Für Pei folgt daraus eine hohe Wahrscheinlichkeit, dass das Regime in Pjöngjang demnächst zusammenbrechen könnte. Das geringe Alter des neuen formellen Machthabers scheint ihm Recht zu geben. Kaum anzunehmen, dass der nicht einmal dreißigjährige Kim Jong-un tatsächlich alle Zügel der Macht fest in der Hand hält. Naheliegender ist, dass im Hintergrund andere ihre Fäden ziehen und angesichts des plötzlichen Todes des Diktators nun erst einmal kräftig um die Macht rangeln, bis ein neues Arrangement austariert ist.

Und da dies angesichts der rundum schwierigen Situation in Nordkorea - man denke nur an die seit vielen Jahren anhaltenden Versorgungsprobleme, die wiederholt zu schweren Hungersnöten führten - auch ganz schnell zu Chaos und Zusammenbruch führen kann, rät Pei in seinem Kommentar der Regierung in Beijing (Peking), sich auf alle Eventualitäten vorzubereiten.

Bisher ist man dort vor allem daran interessiert, Nordkorea zu stabilisieren. Das hat weniger ideologische Gründe, auch wenn diese gerne vorgeschoben werden. Vielmehr befürchtet die chinesische Regierung zum einen, dass ein paar Millionen verelendeter Koreaner über die gemeinsame Grenze fliehen könnten und Unruhe ins Land bringen. Zum anderen braucht es Nordkorea aber auch als Pufferstaat, denn der Süden ist noch immer ein enger Verbündeter der USA, auch wenn diese bei einem erheblichen Teil der 48 Millionen Südkoreaner äußerst unbeliebt sind. Nicht zuletzt stehen im Land knapp 30.000 US-amerikanische Soldaten.

Sollte das Regime in Nordkorea aber unkontrolliert zusammenbrechen, so kann sich aus dieser Konstellation schnell eine explosive Lage ergeben.
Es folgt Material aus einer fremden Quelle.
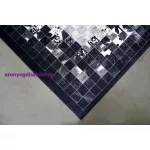 Ber. Porte 2054 szürke 60x100cm- vékony modern szőnyeg
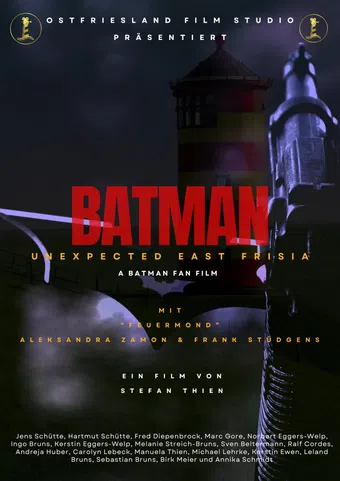 batman - unexpected east frisia 2025 poster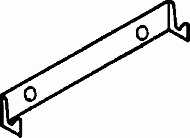 Itho Daalderop Toebehoren voor ventilator 079937065S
Unter anderem schon deshalb, weil sowohl Japan, Südkorea und die USA als auch China und eventuell noch Russland ein elementares Interesse hätten, die nordkoreanischen Nuklearwaffen zu sichern. Da wäre es schon besser, so Pei, wenn China rechtzeitig in den sauren Apfel beißt und mit Seoul und Washington - diskret versteht sich - die Bedingungen einer Wiedervereinigung des Landes bespricht.